-- WORK TO COMPLETE --
- a) Copy everything in the heat exchanger patent excerpt from "FIG. 2 provides" down to "and their equivalents.".
- b) In the heat exchanger patent excerpt, what does FIG. 2 show?

These and other features, aspects and advantages of the present invention will become better understood with reference to the following description and appended claims. The accompanying drawings, which are incorporated in and constitute a part of this specification, illustrate embodiments of the invention and, together with the description, serve to explain the principles of the invention.

BRIEF DESCRIPTION OF THE DRAWINGS

A full and enabling disclosure of the present invention, including the best mode thereof, directed to one of ordinary skill in the art, is set forth in the specification, which makes reference to the appended figures, in which:

FIG. 1 provides a cross-section of the heat exchanger as disclosed herein; and

FIG. 2 provides an enlarged view of a fin of the heat exchanger disclosed herein.

DETAILED DESCRIPTION OF THE INVENTION

Reference now will be made in detail to embodiments of the invention, one or more examples of which are illustrated in the drawings. Each example is provided by way of explanation of the invention, not limitation of the invention. In fact, it will be apparent to those skilled in the art that various modifications and variations can be made in the present invention without departing from the scope or spirit of the invention. For instance, features illustrated or described as part of one embodiment can be used with another embodiment to yield a still further embodiment. Thus, it is intended that the present invention covers such modifications and variations as come within the scope of the appended claims and their equivalents.

-- DATA SEGMENT --
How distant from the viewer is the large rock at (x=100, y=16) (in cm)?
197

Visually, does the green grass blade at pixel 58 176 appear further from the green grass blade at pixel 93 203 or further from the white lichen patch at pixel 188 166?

-- RESULTS BY TASK --
- a)
FIG. 2 provides an enlarged view of a fin of the heat exchanger disclosed herein.

DETAILED DESCRIPTION OF THE INVENTION

Reference now will be made in detail to embodiments of the invention, one or more examples of which are illustrated in the drawings. Each example is provided by way of explanation of the invention, not limitation of the invention. In fact, it will be apparent to those skilled in the art that various modifications and variations can be made in the present invention without departing from the scope or spirit of the invention. For instance, features illustrated or described as part of one embodiment can be used with another embodiment to yield a still further embodiment. Thus, it is intended that the present invention covers such modifications and variations as come within the scope of the appended claims and their equivalents.

- b) An enlarged view of a fin of the heat exchanger.